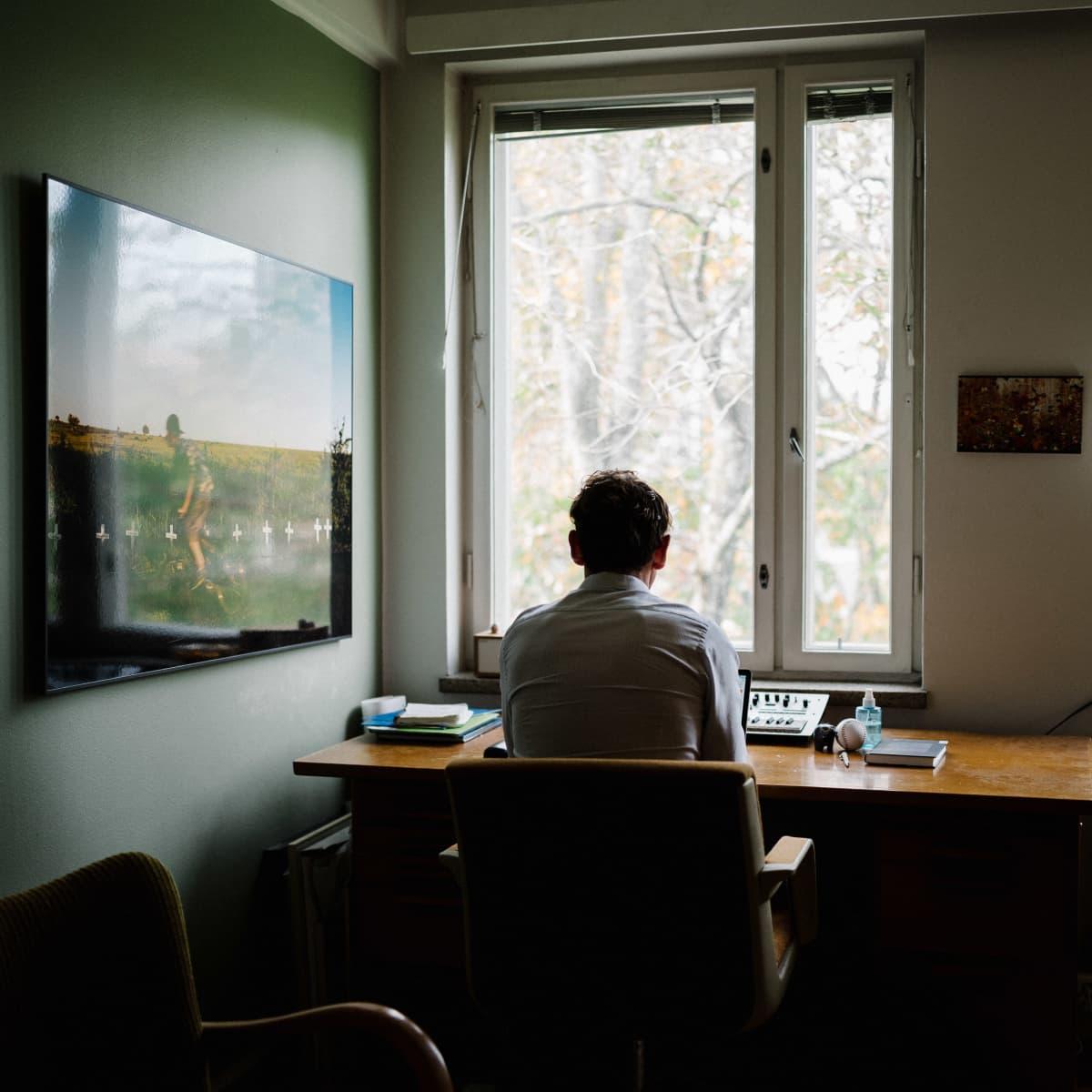 Kirjailija Juha Itkonen työhuoneellaan
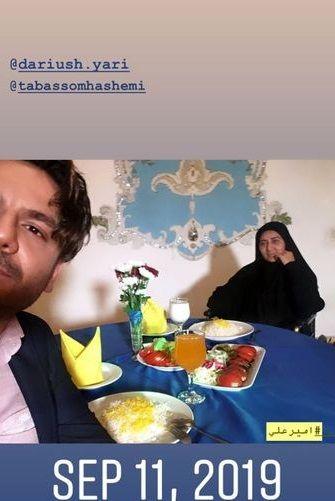 عکس زیبای عباس غزالی و مادرش در رستوران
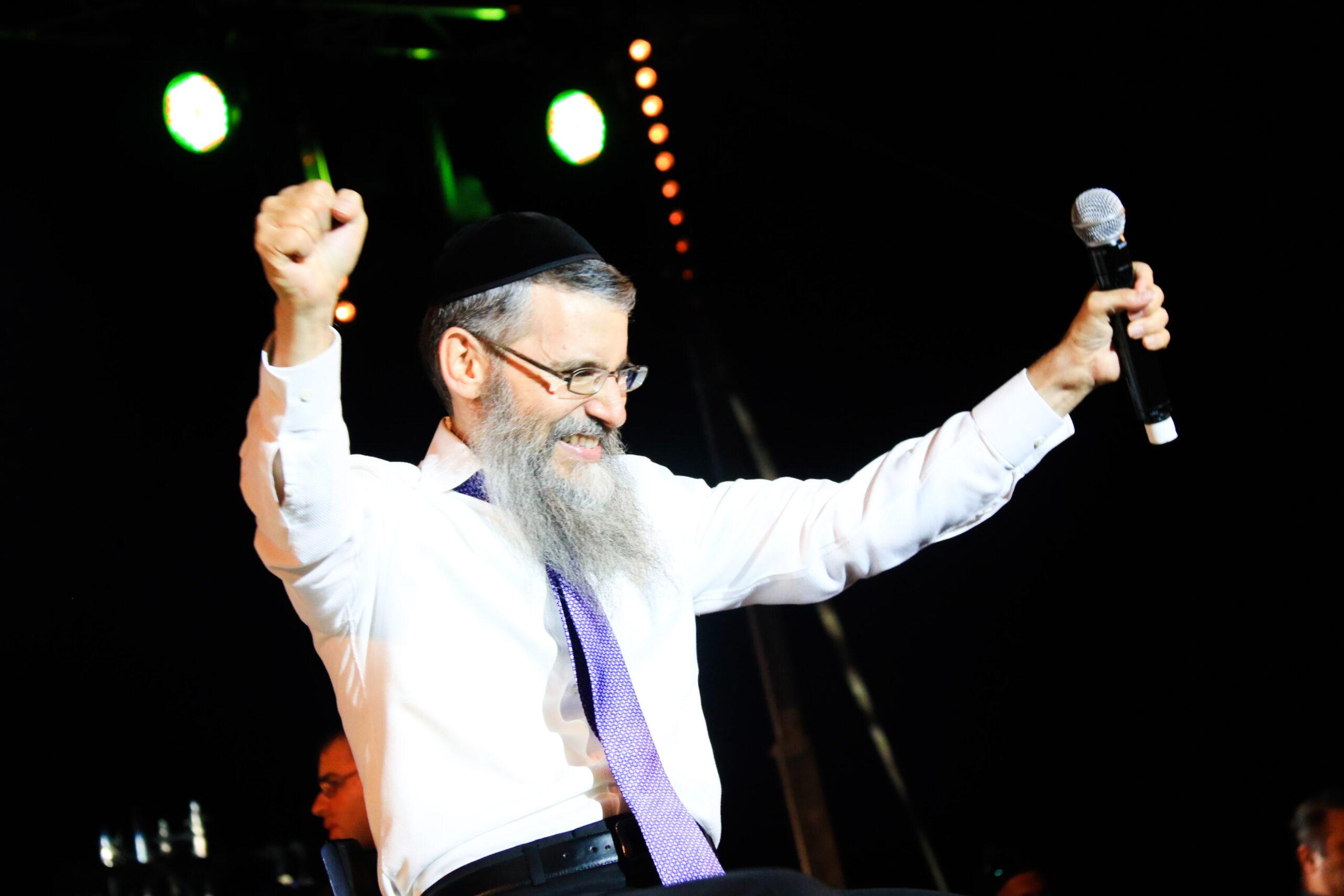 """שיר ראשון מתוך אלבום חסידי חדש: אברהם פריד עם """"אוטוטו"""" 10"""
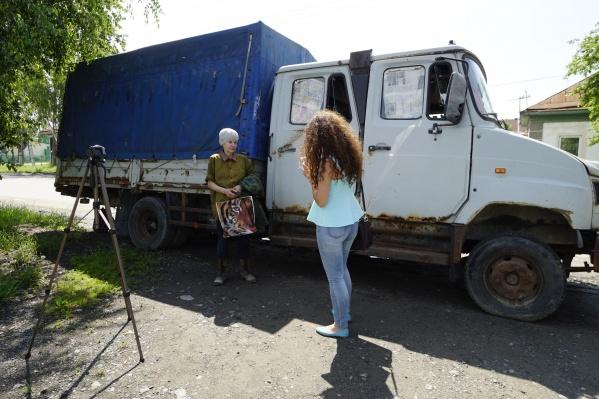 Тот самый грузовик, где разместилась семья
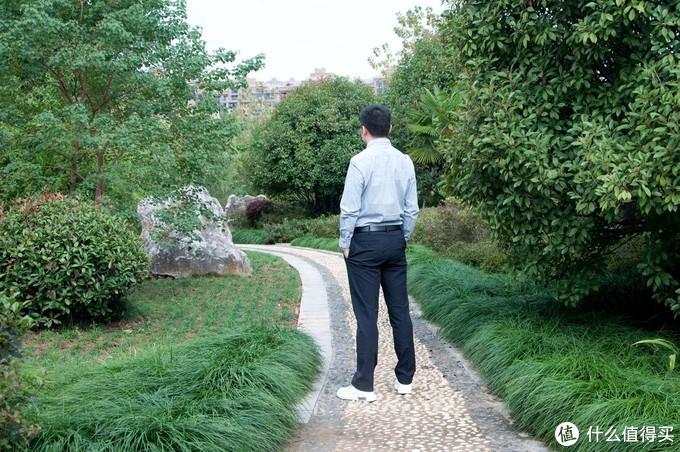 媳妇给买的修身长裤,愣是被我穿出了休闲风,这款型169值吗?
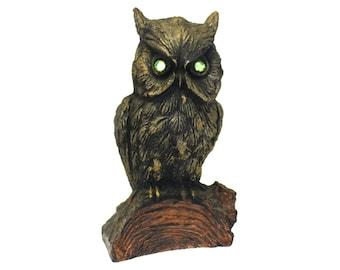 Vintage Heavy Resin Owl w/Green Jeweled Eyes (E4879)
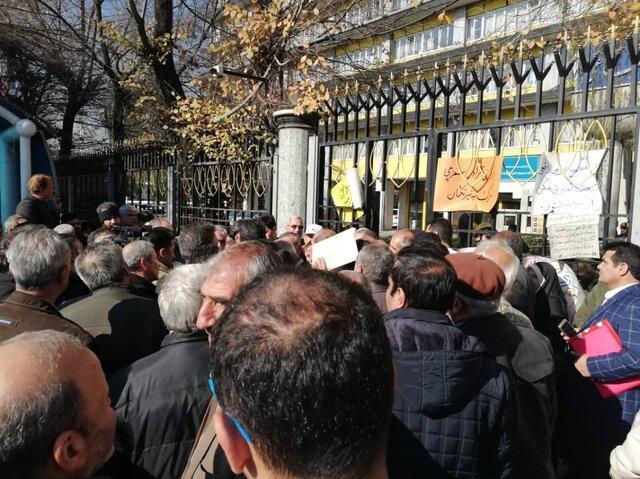 تجمع تعدادی از اعضای تعاونی مسکن ایثار وزارت کشاورزی مقابل وزارت کار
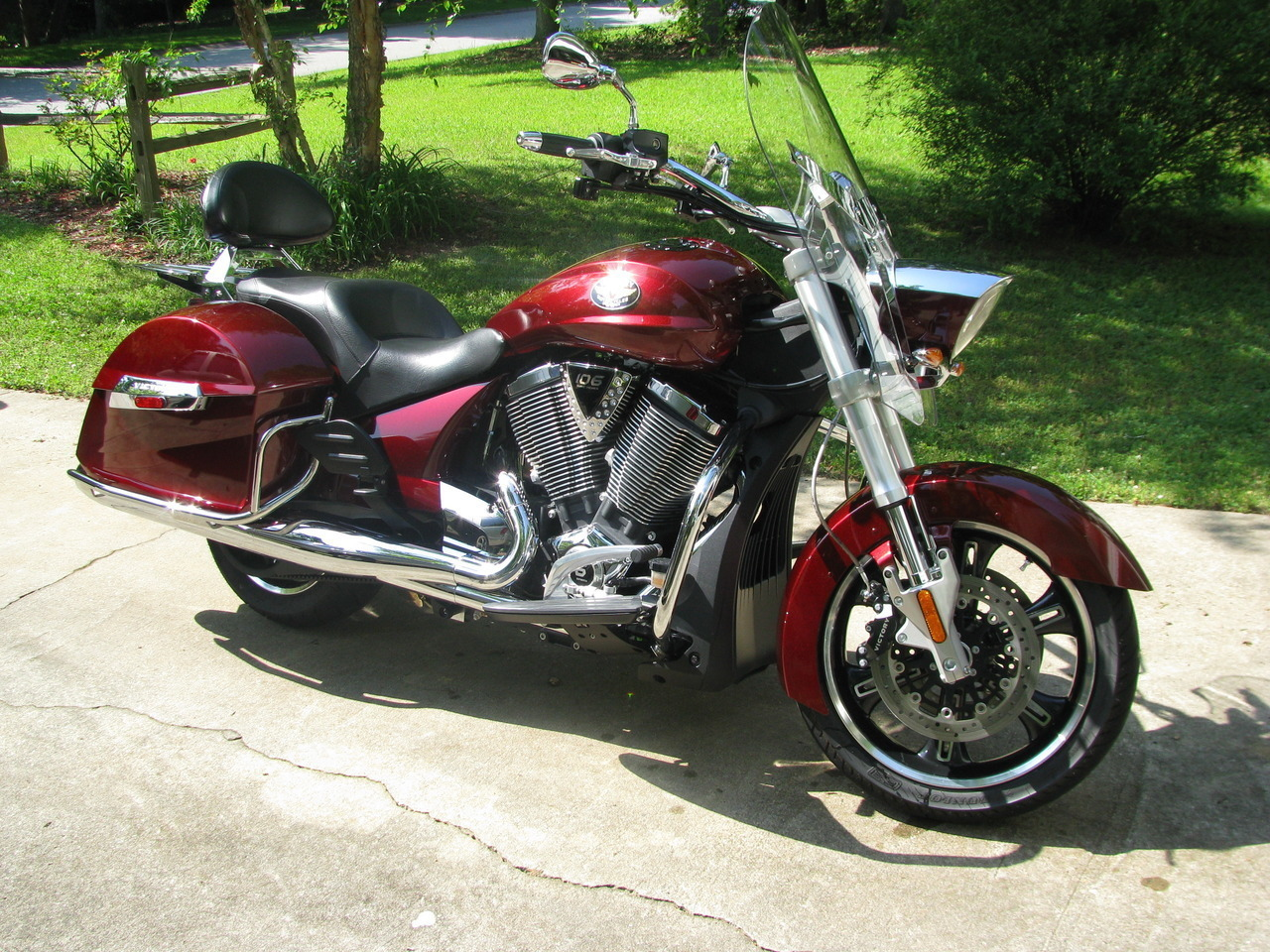 2011 Victory Cross Roads CLASSIC, motorcycle listing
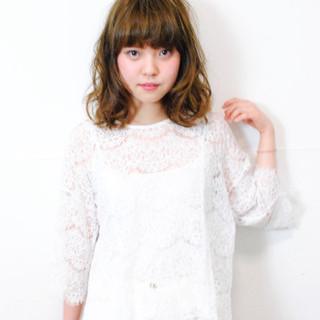 グラデーションカラー 大人かわいい 前髪あり 外国人風 ヘアスタイルや髪型の写真・画像
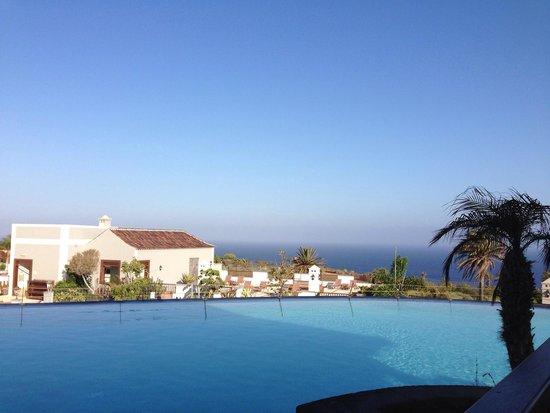 Melia Hacienda del Conde: Piscina superior del hotel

● Exercise description
Reproduce every entry exactly; images stay out.

● Response to this exercise
 Kirjailija Juha Itkonen työhuoneellaan
 عکس زیبای عباس غزالی و مادرش در رستوران
 """שיר ראשון מתוך אלבום חסידי חדש: אברהם פריד עם """"אוטוטו"""" 10"""
 Тот самый грузовик, где разместилась семья
 媳妇给买的修身长裤,愣是被我穿出了休闲风,这款型169值吗?
 Vintage Heavy Resin Owl w/Green Jeweled Eyes (E4879)
 تجمع تعدادی از اعضای تعاونی مسکن ایثار وزارت کشاورزی مقابل وزارت کار
 2011 Victory Cross Roads CLASSIC, motorcycle listing
 グラデーションカラー 大人かわいい 前髪あり 外国人風 ヘアスタイルや髪型の写真・画像
 Melia Hacienda del Conde: Piscina superior del hotel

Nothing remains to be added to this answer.